Mata Jack membelalak saat menyadari apa yang telah terjadi—apa yang selalu ia takutkan telah menjadi kenyataan!
Seandainya dia dalam keadaan sehat, dia mungkin bisa menghindari ini, tetapi sekarang dia rentan dan berada di bawah belas kasihan orang lain.
Dengan putus asa, dia mengerahkan kekuatannya, tetapi sia-sia. Kesadarannya terus berkurang hingga mencapai titik di mana dia bahkan tidak bisa mendeteksi dirinya sendiri.
Lalu Jack menghilang…
Hilang selamanya…
…
Ketika pasukan utama Asosiasi Pemburu tiba di Desa Kelinci, pemukiman kecil ini mulai ramai dengan aktivitas.
Serigala Berbaju Merah dan Serigala Berbulu Abu-abu, dua serigala raksasa dengan kalung di leher dan berbagai perbekalan terikat di punggung mereka, berlarian bolak-balik di dalam perkemahan.
Mereka kini telah direkrut oleh Asosiasi Pemburu, dan menjadi sepasang Pemburu Iblis…

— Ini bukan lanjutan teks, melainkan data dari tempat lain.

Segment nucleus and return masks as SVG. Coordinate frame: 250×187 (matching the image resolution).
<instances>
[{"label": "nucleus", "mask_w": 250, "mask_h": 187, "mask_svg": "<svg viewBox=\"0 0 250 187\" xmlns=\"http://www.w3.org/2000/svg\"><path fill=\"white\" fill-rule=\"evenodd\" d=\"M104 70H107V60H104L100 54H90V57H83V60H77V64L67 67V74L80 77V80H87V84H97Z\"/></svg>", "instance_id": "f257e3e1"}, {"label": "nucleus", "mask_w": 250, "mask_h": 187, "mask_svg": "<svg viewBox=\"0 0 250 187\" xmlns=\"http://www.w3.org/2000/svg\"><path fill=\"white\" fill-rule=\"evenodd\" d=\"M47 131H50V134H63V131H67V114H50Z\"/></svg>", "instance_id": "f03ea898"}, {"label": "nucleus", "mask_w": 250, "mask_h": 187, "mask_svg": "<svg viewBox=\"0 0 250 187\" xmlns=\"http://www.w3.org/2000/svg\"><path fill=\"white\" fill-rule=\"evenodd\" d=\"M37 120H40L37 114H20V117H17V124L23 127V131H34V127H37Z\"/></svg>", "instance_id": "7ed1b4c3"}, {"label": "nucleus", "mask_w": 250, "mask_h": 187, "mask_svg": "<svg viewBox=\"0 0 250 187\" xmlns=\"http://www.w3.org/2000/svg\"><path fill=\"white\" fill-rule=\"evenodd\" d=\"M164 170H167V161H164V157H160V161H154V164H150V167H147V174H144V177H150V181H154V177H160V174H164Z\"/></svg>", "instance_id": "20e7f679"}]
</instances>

Yah, Serigala Pemburu Iblis.
Ini adalah permintaan mereka sendiri, karena selama malapetaka mayat hidup, mereka menyadari keterbatasan hidup dalam pengasingan dan karena itu ingin menjelajah melampaui Dataran Tinggi Qing Ridge.

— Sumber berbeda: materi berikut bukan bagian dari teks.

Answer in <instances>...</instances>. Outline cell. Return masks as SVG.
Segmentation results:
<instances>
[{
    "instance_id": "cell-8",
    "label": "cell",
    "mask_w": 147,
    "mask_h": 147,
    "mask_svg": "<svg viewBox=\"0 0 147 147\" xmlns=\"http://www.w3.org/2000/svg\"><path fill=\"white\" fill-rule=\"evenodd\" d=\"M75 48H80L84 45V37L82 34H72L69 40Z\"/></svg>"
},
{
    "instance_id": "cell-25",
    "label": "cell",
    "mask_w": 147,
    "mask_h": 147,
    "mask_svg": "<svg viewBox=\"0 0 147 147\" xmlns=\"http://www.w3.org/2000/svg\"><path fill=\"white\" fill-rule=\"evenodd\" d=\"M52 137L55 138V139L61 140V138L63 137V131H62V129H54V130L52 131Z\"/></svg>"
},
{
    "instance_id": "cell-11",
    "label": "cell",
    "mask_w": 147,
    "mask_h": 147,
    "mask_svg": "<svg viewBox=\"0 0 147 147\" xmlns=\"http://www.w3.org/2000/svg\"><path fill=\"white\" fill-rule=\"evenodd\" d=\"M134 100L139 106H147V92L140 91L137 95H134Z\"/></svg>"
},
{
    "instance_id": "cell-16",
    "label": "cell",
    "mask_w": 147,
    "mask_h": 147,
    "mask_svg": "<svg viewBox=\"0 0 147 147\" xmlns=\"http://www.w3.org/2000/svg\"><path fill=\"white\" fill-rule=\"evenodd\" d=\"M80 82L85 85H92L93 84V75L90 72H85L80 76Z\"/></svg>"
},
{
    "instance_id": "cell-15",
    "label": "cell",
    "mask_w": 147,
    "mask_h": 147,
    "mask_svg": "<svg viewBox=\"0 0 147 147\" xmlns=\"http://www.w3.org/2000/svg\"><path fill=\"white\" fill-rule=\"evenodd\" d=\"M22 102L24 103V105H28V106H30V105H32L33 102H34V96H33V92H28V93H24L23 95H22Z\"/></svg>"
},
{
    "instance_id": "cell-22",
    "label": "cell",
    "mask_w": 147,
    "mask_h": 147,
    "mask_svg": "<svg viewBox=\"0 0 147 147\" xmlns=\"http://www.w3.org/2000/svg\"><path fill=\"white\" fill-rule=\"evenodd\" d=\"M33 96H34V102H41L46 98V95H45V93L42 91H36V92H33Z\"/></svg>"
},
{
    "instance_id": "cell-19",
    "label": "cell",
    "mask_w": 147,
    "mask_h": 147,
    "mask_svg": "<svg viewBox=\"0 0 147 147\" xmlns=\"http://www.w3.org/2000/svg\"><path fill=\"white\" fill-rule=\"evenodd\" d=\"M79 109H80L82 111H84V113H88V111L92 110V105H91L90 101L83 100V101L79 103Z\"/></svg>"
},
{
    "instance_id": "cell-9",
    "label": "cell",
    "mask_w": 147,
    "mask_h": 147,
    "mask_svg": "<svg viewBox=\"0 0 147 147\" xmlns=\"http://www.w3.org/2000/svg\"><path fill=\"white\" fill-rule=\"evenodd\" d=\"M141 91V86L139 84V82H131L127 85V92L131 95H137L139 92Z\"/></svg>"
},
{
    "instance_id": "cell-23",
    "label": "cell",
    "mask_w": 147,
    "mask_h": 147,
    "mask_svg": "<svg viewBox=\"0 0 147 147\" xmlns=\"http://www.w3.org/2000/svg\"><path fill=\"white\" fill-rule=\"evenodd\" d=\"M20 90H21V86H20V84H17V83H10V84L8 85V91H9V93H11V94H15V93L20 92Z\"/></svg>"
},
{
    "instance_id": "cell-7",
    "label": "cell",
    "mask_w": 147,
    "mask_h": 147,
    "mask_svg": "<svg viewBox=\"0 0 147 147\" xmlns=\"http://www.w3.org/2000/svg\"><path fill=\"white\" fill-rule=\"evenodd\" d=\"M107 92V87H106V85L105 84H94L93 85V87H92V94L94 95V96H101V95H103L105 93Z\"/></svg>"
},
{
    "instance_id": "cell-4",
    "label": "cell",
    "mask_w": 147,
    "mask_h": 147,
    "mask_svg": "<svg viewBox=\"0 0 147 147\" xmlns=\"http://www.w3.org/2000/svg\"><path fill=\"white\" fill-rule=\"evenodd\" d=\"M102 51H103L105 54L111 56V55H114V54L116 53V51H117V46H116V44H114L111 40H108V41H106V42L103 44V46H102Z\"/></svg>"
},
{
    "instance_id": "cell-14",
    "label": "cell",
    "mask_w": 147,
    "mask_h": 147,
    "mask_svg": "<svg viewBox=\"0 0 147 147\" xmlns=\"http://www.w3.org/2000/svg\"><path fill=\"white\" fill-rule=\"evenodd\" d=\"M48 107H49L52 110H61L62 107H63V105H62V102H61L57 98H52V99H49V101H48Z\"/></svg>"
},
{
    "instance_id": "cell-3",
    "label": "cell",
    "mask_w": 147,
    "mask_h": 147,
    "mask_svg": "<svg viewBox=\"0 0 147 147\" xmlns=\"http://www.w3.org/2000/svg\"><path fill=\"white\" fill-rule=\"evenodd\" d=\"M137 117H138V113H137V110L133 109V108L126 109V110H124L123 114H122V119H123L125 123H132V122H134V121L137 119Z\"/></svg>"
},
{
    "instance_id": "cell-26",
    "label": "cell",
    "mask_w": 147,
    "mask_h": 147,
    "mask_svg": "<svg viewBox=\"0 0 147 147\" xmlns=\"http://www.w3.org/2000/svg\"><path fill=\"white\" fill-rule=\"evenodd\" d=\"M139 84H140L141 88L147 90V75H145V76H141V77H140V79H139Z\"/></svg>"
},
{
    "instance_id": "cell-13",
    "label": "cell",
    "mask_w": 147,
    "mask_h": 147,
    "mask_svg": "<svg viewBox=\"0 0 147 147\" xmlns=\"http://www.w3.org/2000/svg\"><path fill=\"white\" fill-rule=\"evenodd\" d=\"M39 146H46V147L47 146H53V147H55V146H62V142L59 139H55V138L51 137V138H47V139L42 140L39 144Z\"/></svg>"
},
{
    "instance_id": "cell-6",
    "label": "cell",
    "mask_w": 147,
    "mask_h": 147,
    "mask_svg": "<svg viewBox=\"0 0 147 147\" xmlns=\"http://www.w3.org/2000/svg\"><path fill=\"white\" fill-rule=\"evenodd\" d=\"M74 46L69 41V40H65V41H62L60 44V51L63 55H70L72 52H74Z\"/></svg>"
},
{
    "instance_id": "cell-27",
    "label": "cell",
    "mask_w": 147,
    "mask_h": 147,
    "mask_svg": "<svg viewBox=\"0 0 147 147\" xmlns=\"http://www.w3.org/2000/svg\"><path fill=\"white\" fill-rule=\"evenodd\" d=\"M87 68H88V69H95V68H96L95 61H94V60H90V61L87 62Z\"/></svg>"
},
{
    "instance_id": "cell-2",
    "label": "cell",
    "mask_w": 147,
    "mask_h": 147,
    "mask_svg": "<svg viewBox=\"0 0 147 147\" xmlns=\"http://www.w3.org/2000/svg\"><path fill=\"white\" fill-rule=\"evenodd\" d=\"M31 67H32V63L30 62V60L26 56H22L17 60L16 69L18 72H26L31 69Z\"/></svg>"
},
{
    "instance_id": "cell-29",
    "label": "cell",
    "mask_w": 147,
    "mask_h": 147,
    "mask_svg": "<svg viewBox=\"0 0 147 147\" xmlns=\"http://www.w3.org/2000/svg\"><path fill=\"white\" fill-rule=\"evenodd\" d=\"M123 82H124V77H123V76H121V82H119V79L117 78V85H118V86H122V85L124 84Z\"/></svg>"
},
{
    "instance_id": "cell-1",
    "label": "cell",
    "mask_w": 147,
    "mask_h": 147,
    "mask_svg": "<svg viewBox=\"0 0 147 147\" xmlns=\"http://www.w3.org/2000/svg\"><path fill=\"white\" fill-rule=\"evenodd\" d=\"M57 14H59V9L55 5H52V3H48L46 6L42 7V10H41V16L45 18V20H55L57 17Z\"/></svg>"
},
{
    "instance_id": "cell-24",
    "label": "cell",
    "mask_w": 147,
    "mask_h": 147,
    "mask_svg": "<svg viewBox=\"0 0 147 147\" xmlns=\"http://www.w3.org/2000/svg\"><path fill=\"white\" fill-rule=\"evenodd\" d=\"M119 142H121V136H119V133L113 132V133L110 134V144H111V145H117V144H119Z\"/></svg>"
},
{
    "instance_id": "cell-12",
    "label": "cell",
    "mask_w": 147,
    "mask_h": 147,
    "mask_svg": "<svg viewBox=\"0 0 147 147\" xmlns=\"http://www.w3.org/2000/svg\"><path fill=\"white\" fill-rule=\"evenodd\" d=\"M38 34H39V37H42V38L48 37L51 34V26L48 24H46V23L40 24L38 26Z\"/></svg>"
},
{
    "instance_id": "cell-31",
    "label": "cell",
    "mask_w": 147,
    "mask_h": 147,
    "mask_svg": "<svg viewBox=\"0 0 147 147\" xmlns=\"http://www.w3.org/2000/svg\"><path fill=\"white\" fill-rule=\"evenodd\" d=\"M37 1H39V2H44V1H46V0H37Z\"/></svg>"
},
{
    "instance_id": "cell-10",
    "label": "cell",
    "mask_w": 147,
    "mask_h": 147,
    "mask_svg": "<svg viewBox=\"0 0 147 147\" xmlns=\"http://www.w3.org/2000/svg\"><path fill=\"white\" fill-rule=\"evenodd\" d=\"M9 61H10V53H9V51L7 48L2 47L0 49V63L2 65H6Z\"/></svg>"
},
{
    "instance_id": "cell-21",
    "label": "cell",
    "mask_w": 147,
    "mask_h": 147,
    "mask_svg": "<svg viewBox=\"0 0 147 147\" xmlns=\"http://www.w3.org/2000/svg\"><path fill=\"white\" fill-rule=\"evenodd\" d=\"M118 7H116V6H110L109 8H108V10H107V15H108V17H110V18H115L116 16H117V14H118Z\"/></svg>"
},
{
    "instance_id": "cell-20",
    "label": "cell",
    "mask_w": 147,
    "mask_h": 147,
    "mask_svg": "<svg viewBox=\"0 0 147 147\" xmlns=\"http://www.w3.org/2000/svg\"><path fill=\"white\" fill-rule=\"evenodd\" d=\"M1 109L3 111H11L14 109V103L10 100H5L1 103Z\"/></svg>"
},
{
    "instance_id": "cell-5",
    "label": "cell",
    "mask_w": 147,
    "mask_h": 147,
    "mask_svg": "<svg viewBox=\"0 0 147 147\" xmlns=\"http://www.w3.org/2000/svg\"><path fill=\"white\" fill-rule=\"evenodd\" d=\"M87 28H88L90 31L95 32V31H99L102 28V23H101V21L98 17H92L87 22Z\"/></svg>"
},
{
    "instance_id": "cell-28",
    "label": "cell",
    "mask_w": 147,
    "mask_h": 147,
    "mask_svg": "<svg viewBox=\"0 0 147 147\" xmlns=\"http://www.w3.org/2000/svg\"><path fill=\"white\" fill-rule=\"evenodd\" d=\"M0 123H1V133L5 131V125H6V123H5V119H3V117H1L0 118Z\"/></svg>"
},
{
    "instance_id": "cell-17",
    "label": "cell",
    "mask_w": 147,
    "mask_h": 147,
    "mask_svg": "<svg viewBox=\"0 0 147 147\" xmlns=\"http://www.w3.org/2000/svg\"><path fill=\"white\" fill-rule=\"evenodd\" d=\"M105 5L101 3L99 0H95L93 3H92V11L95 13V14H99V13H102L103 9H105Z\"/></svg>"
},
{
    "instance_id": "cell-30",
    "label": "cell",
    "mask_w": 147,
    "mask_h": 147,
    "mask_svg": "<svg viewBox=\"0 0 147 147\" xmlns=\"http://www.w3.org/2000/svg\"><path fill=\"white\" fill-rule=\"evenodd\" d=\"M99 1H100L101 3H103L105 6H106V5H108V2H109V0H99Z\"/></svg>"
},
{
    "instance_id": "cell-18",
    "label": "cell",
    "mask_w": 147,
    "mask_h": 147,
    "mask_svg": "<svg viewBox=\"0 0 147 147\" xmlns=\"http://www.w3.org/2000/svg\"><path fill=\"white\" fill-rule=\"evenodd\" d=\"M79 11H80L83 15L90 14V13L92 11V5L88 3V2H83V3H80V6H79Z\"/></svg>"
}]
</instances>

Sejujurnya, mereka terutama menyadari pentingnya memiliki sekutu yang kuat, dan Asosiasi Pemburu adalah yang paling dapat diandalkan di dunia.
Sebagai monster dari Urutan Menengah Bencana, mereka memiliki kemampuan untuk berubah menjadi wujud manusia, sehingga hidup di dalam masyarakat manusia tidak menimbulkan kesulitan yang berarti.
Mengangkut perbekalan bukanlah tugas yang diwajibkan oleh Asosiasi; mereka memilih untuk melakukannya dengan sukarela. Serigala-serigala ini tidak memiliki kebanggaan yang biasanya dimiliki serigala, dan sebaliknya, temperamen mereka menyerupai anjing husky.
Dengan tempat yang tenang dan stabil bagi para Pemburu Iblis untuk memulihkan diri, situasi pun membaik dengan cepat.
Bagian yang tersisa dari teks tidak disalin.